Endowment warrants: Call options with long-dated expiry and varying exercise price. The exercise price represents an outstanding amount to pay. It's reduced by dividends and increased by ongoing interest fees. The idea is the warrant holder pays say half the share price up front (as the premium), and the dividends then pay off the rest over say 10 years. If the dividends pay off the balance sooner then the warrant holder receives fully paid shares at that time.
Perth mint gold: Call warrants of low exercise price over spot gold, issued by the Perth Mint. These work like an unleveraged long position in gold.
Warrants are traded on the SEATS system (see above) the same as shares. The issuer makes a market in their warrants by providing at least a bid for the life of the warrant. Due to the leverage, brokers must get a separate client agreement before the client can trade warrants.
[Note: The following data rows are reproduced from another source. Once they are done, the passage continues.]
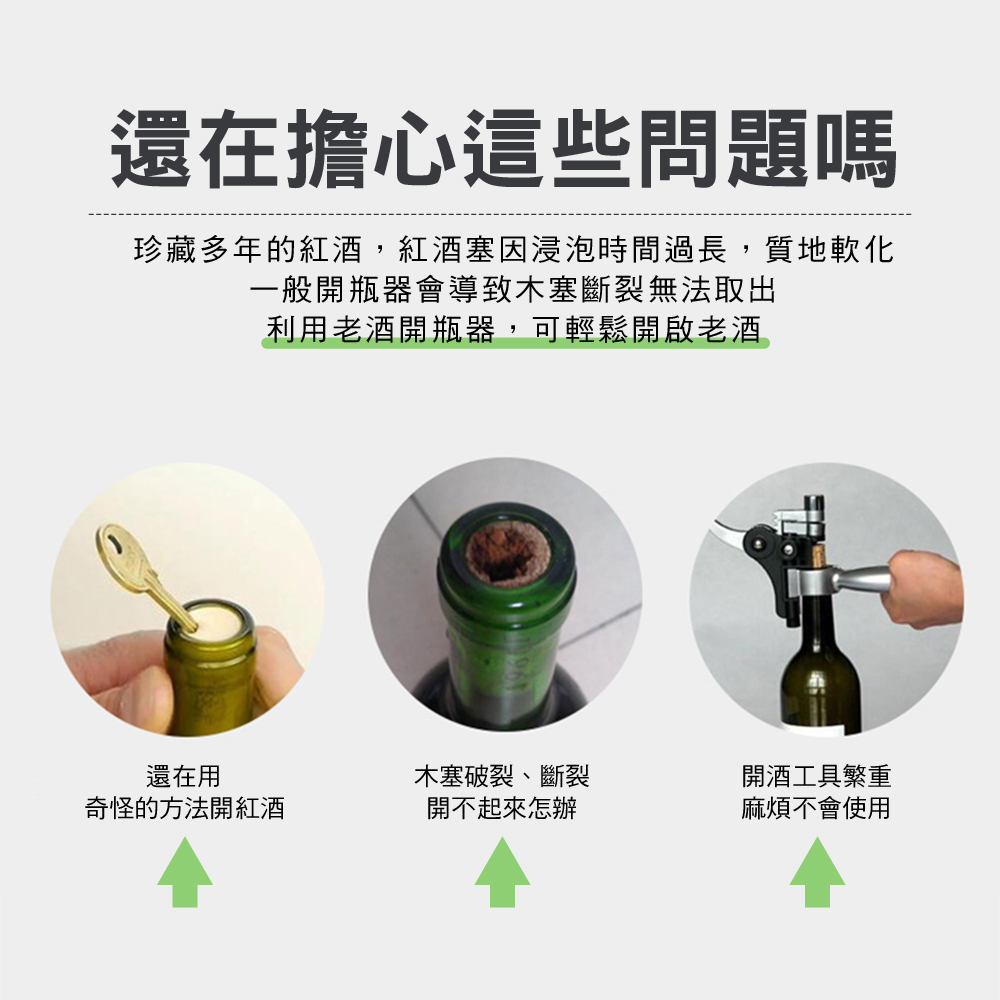 還在擔心這些問題嗎

珍藏多年的紅酒，紅酒塞因浸泡時間過長，質地軟化
一般開瓶器會導致木塞斷裂無法取出
利用老酒開瓶器，可輕鬆開啟老酒

還在用
奇怪的方法開紅酒

木塞破裂、斷裂
開不起來怎辦

開酒工具繁重
麻煩不會使用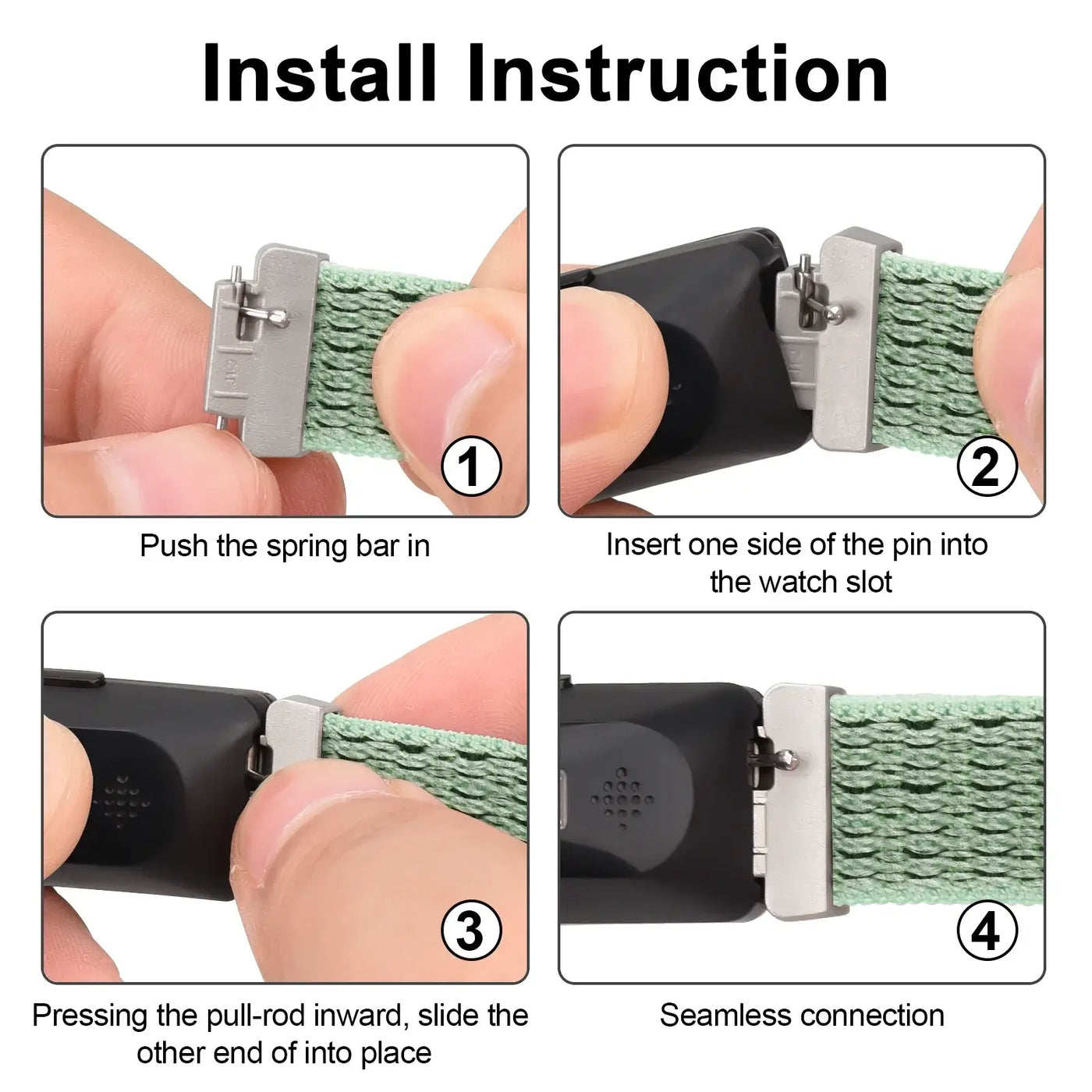 Install Instruction

1

Push the spring bar in

2

Insert one side of the pin into the watch slot

3

Pressing the pull-rod inward, slide the other end of into place

4

Seamless connection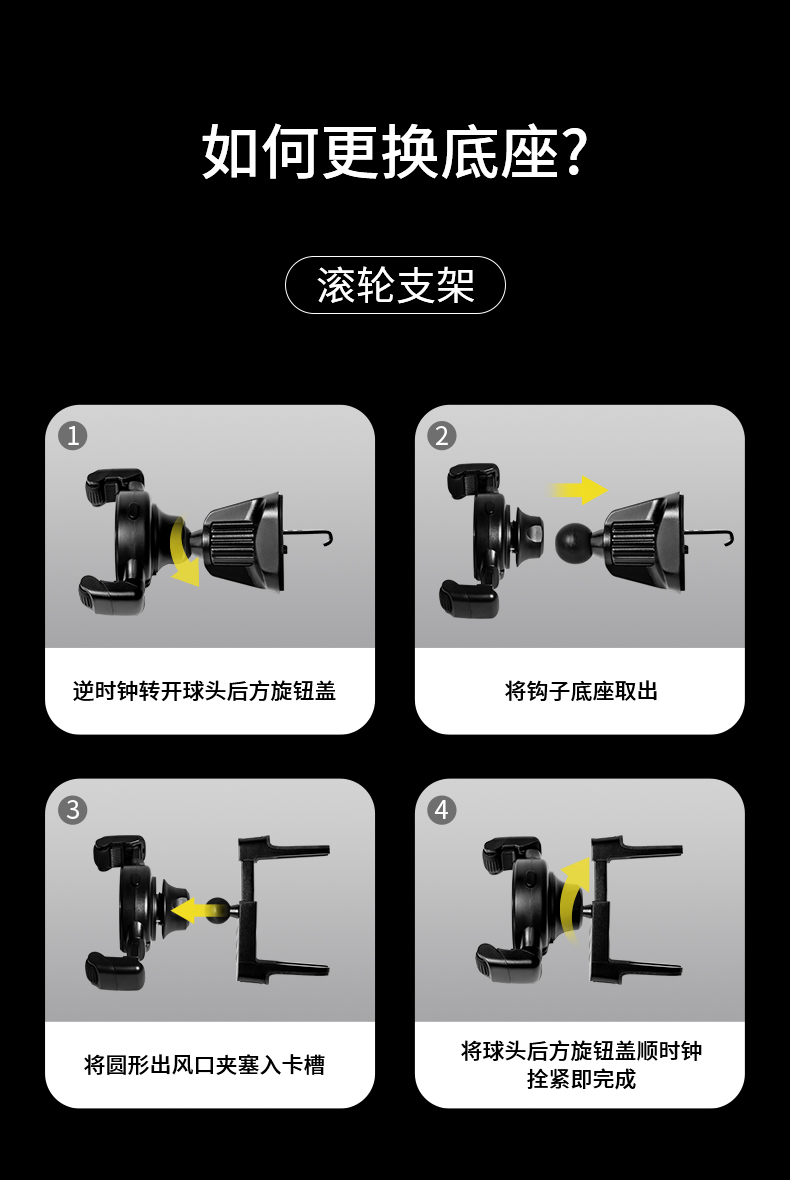 如何更换底座?

滚轮支架

1

逆时钟转开球头后方旋钮盖

2

将钩子底座取出

3

将圆形出风口夹塞入卡槽

4

将球头后方旋钮盖顺时钟拴紧即完成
Low exercise price options
A low exercise price option (LEPO) is a European style call option with a low exercise price of $0.01 and a contract size of 1000 shares to be delivered on exercise. LEPOs are traded on margin, and a trader may take a long or short position. Market makers ensure continuous price quotations.
LEPOs work like a futures contract. Being European style means they cannot be exercised until expiry, the premium is practically the whole share price, and a trader only posts margin, not the full price.
LEPOs were introduced in 1994, in response to the Sydney Futures Exchange offering futures over individual ASX shares. Regulations at the time prevented the ASX offering futures contracts, hence the LEPO form. Presently LEPOs are available on 47 leading stocks.

Interest rate market
The interest rate market on the ASX is the set of corporate bonds, floating rate notes, and bond-like preference shares listed on the exchange. Those securities are all traded and settled the same as ordinary shares, but the ASX provides information such as their maturity, effective interest rate, etc, to aid comparison.

Schools' Sharemarket Game
ASX provides school students the opportunity to hypothetically invest $50,000 into the stock exchange, and track its progress over several months. It allows students to buy and sell normally using rates from the current share prices. The current Schools Share Market Game commenced on the 25th of August 2008 with the next game beginning early 2009.

Futures
The ASX trades futures over the ASX 50, ASX 200 and ASX property indexes, and over grain, electricity and wool. Options over grain futures are also traded.
Futures are traded on DTP, the Derivatives Trading Platform (also known as CLICK).

Market Indices
The ASX maintains stock indexes concerning stocks traded on the exchange in conjunction with Standard & Poors. There is a hierarchy of index groups called the S&P/ASX 20, S&P/ASX 50, S&P/ASX 100, S&P/ASX 200 and S&P/ASX 300, notionally containing the 20, 50, 100, 200 and 300 largest companies listed on the exchange, subject to some qualifications. Details of the index components are at the ASX website.